Conceptual Overviews - Scatter Image Plots
A scatter image plot is a scatterplot with point markers which are images
representing each specific data point (defined by the scatterplot {X,
Y} coordinates). The basic idea of using images in a scatterplot is to
represent individual points as particular graphical objects, so that the
points with similar characteristics (e.g., same gender in a Height vs.
weight scatterplot, or individuals in a certain age bracket in a weight
vs. blood pressure scatterplot) can be easily identified. This pictorial
version of the scatterplot can reveal a great deal of information about
other aspects (in addition to the X and Y variables) of the problem; there
may be clustering of individuals falling into the same age brackets, or
of individuals of the same gender. These are only a few of the numerous
situations where using images for the points can significantly add to
the information that a simple scatterplot would not be able to depict.
In general, in this type of plot the points on the scatterplot are represented
by images rather than the point markers.

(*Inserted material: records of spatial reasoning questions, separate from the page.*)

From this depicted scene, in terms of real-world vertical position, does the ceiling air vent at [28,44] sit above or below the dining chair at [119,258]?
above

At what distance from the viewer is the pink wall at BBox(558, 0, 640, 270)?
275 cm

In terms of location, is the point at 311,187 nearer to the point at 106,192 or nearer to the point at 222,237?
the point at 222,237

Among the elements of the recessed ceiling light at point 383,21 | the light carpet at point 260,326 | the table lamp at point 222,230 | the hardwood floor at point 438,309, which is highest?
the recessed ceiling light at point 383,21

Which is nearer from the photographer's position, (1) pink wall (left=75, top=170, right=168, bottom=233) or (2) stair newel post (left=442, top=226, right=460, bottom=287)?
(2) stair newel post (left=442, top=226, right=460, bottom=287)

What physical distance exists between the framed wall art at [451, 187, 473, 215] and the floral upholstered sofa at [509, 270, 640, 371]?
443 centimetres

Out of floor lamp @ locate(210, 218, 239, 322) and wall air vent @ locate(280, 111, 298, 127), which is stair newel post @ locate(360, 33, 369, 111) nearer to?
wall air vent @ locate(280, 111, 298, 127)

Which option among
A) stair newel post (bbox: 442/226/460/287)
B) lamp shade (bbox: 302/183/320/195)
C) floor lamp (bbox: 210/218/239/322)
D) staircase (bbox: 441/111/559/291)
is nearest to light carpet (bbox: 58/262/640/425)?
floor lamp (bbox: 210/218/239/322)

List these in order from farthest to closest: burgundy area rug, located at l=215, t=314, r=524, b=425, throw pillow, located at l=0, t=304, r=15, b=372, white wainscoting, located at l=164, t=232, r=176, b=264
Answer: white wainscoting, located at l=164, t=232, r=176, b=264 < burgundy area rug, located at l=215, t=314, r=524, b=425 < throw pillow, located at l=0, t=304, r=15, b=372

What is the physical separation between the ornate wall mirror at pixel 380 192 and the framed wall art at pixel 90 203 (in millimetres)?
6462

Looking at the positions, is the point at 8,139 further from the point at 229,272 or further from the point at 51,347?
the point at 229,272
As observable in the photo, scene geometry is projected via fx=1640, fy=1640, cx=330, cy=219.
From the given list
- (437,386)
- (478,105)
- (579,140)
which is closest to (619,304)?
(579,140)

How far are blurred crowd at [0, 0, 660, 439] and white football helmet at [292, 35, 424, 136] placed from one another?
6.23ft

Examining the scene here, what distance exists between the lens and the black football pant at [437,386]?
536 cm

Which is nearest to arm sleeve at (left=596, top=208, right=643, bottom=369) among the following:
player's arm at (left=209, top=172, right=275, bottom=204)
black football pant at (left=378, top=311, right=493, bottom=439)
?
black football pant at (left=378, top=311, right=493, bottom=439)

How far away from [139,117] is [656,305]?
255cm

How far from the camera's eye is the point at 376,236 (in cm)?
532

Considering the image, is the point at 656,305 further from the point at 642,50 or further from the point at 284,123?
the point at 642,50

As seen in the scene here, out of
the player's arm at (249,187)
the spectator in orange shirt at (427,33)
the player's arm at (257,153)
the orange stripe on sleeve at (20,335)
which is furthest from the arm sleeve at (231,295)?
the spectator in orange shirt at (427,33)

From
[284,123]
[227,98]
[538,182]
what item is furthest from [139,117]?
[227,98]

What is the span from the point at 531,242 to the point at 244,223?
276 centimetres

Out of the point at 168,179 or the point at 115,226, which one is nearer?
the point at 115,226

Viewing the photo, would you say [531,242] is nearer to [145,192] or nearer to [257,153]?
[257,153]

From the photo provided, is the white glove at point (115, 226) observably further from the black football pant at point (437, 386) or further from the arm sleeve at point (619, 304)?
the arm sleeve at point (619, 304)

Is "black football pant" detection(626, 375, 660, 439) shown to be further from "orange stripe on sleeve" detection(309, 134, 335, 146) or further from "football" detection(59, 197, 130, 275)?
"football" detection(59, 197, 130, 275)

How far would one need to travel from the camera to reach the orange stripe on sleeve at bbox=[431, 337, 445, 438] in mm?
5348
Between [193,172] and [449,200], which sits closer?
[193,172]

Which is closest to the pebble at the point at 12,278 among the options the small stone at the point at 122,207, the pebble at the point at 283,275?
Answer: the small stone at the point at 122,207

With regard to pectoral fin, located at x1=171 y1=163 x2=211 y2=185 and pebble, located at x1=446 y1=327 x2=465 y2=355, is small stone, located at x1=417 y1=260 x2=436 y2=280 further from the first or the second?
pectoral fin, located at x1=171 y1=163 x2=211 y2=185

Different image files (Statistica
supports bitmap, metafile, PNG, and JPG formats) can be attached to different
data points, and a weight variable can be used to scale specific image
markers accordingly. Unlike Scatter
icon plots, the images in a scatter image plot are not icons that
are defined by specific variables; they are rather user-selected graphics
files.
Scatter icon plots vs. Scatter image
plots. Both Scatter icon
plot and Scatter
image plot are basically scatterplots and for that reason show relations
between two variables; the two coordinates (in 2D plots) that determine
the location of each point (represented as particular graphical objects)
correspond to its specific values on the two variables. However,
the two types of plots differ in the sense that the individuals in a scatter
icon plot are represented by icons (star, polygon, Chernoff face, etc.)
that are defined by a set of variables, while in the scatter image plot
the individual points are represented by images that are nothing more
than pictures (symbolizing a common characteristic). Thus, the scatter
image plots cannot provide information about the within variability of
a set of variables as the scatter icon plots can do, where the variables
of interest are used to define the graphical object (icon).
Creating images for Scatter Image Plots.
The images that can be used in these types of plots
are graphical objects that can be stored in image files which can be attached
to different data points (defined by the scatterplot X and Y coordinates).
Statistica supports files in bitmap, metafile, PNG, and JPG formats. Although,
the choice of images is not an involved task, yet an appropriate choice
of images can help in depicting any hidden aspects (to be uncovered by
assigning images to points) much more clearly. Unlike scatter icon plot,
one has a choice to use as many images in a scatter image plot as desired
(even a different image can be used for each point). In a given situation,
it may be useful to use different sizes for the same image so as to depict
some important feature (e.g., suppose your data points represent animals;
you could use images of different sizes to denote differences in the animals'
weight). A weight variable can be used to automatically scale specific
image markers according to certain feature. For example, if gender is
used as the weight variable, then all images representing males will be
of the same size, but different from the common size of images representing
females in the scatterplot. Statistica provides options also for manually
controlling image sizes.
Applications. Two-dimensional
scatterplots are used to visualize relationship between two variables
(e.g. height and weight). There are many situations where a scatter image
plot can provide information that will remain hidden if a simple two-dimensional
scatterplot is used instead. For example, the scatterplot can indicate
the lack of homogeneity in the sample by forming distinctive clouds of
points in the graph, but the information as to whether this clustering
can be attributed to certain feature (e.g., gender in the height vs. weight
scatterplot) will remain hidden unless the points corresponding to males
and females are represented by different images in the scatter plot, i.e.,
a scatter image plot is created.
The fitting of functions to scatter points helps to identify and summarize
the patterns of relations between variables. However, in a given situation,
it may be more useful to fit different functions to different sets of
observations, rather than one common function. A scatter image plot can
provide guidance with respect the different functions that should be fit
to different groups of cases.
In other situations, the scatter image plot may suggest the use of piecewise
linear regression, if two different trends are observed for points represented
by two different images that were used on the basis of a cut off value
(e.g., 400o
C) of Temperature.
Finally, scatter image plots can be used to create interesting and appealing
presentations of data. By replacing the standard point markers with interesting
relevant pictures, perhaps scaled so as to highlight an important trend,
major conclusions can be "packaged" in engaging ways.
Scatter Image Plots in Statistica.
Statistica can create both 2D and 3D Scatter image plots. It provides
a several options to select images of the different forms and sizes. A
variety of image file types (bitmap, metafile, PNG, and JPG) are supported
that can be attached to individual data points. Scatter image plots in
Statistica can be created from the Graphs menu. Select Scatter image plot
from 2D Graphs
or 3D XYZ Graphs
to display the Scatter
image plot dialog box or 3D
Scatter image plot dialog box, respectively, in which appropriate
selections can be made to create the desired scatter image plot.